** Start Document excerpt **

TERRIBLE book, it disturbed me to think people consider it great literature.
 
Almost anything written by Harlan Ellison.

Brain-bending stuff, worse than LSD.
 
When I was in junior high and high school I was into R.L. Stine and Christopher Pike horror books. Then I started reading Dean Koontz. I will never, ever, ever read The Bad Place by Dean Koontz again. *shudder*

Don't know why, but this made me think of a book by Peter Straub called Magic Terror. Different, and a little disturbing.
 
The Painted Bird by Jerzy Kosinski. If you've read it, you understand.
 
the cat in the hat
 
Pretty much any Hunter S. Thompson book.
 
Is there a book that disturbed you so much that you just wanted to throw it away?
Yes, and I did. Fortunately, I won't be able to give it any publicity here as I don't remember the title.

I found the paperback in a motel room garbage can when we were travelling. Took it with us when we left the next day. Looked like an entertaining psychological thriller. The first three pages dealth with a made-very-real psycopath who tortured and killed a dog. I threw it out the window.

As they've found in moviedom, "Never let the dog die."
 
Hope of the Wicked: The Master Plan to Rule the World by Ted Flynn

This book examines in haunting detail, Secret Societies, Satanic Rituals, Technological Advancements and belief systems that are mind-boggling. Then to discover that a great number of those who practice such beliefs, were/are instruments in the highest levels of the International Banking Cabal, Council on Foreign Relations, United Nations and our own US Government dating back over a century ago.

** End Document excerpt **
** Start Stored records **

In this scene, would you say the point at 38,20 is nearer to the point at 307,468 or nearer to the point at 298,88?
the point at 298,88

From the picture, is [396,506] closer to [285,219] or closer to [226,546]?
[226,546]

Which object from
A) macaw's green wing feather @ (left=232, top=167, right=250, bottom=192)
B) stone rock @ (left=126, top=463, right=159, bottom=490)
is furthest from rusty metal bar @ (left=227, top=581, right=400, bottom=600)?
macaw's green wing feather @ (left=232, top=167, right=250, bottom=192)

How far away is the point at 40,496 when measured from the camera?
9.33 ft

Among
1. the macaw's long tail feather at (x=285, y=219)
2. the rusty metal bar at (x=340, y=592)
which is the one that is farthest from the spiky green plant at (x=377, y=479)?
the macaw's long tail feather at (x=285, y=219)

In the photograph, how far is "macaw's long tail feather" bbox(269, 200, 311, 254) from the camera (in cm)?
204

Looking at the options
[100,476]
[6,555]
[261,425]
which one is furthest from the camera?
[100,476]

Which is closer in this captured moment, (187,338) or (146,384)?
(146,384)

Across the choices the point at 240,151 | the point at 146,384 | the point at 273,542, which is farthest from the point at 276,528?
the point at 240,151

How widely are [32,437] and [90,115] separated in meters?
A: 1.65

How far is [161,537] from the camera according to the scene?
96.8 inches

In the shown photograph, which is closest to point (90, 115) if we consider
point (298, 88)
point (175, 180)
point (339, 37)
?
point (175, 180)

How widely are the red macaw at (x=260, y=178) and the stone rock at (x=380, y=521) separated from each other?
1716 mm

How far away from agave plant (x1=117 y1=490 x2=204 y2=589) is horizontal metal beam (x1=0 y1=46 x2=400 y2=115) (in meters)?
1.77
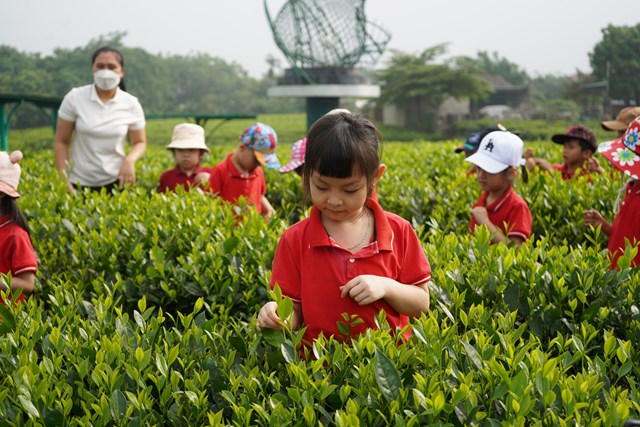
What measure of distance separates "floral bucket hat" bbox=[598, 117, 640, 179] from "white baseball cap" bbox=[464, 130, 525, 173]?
1.81 feet

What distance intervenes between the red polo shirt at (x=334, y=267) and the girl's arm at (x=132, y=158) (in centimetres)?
346

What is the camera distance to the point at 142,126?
6.18 metres

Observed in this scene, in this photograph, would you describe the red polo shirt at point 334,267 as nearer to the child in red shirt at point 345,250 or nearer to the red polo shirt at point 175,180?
the child in red shirt at point 345,250

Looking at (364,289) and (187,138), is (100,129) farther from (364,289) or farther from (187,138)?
(364,289)

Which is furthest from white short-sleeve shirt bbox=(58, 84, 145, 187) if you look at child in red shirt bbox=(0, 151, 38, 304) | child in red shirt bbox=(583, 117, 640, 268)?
child in red shirt bbox=(583, 117, 640, 268)

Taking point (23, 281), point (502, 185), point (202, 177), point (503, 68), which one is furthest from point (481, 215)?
point (503, 68)

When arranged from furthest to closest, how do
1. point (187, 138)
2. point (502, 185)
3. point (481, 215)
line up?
point (187, 138)
point (502, 185)
point (481, 215)

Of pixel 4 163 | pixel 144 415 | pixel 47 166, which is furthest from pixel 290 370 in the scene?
pixel 47 166

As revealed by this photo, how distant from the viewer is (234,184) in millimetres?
5945

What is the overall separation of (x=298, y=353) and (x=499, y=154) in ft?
8.35

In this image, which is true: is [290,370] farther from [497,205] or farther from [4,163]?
[497,205]

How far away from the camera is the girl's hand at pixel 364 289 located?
246cm

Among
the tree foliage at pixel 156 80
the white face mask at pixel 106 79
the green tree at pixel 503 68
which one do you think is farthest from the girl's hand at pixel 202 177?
the green tree at pixel 503 68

** End Stored records **

*Requirements*
• A. Answer these questions using the discussion of disturbing books:
(i) Which Dean Koontz book does one writer say they will never read again?
(ii) Where was the paperback with the dog-killing psychopath found?
(iii) Who wrote Magic Terror?
• B. List every author named in the discussion of disturbing books.
• C. Reproduce the discussion of disturbing books from the words "When I was in" up to and including the words "remember the title.".

*Solved tasks*
• A.
(i) The Bad Place
(ii) In a motel room garbage can
(iii) Peter Straub

• B. Harlan Ellison, R.L. Stine, Christopher Pike, Dean Koontz, Peter Straub, Jerzy Kosinski, Hunter S. Thompson, Ted Flynn

• C.
When I was in junior high and high school I was into R.L. Stine and Christopher Pike horror books. Then I started reading Dean Koontz. I will never, ever, ever read The Bad Place by Dean Koontz again. *shudder*

Don't know why, but this made me think of a book by Peter Straub called Magic Terror. Different, and a little disturbing.
 
The Painted Bird by Jerzy Kosinski. If you've read it, you understand.
 
the cat in the hat
 
Pretty much any Hunter S. Thompson book.
 
Is there a book that disturbed you so much that you just wanted to throw it away?
Yes, and I did. Fortunately, I won't be able to give it any publicity here as I don't remember the title.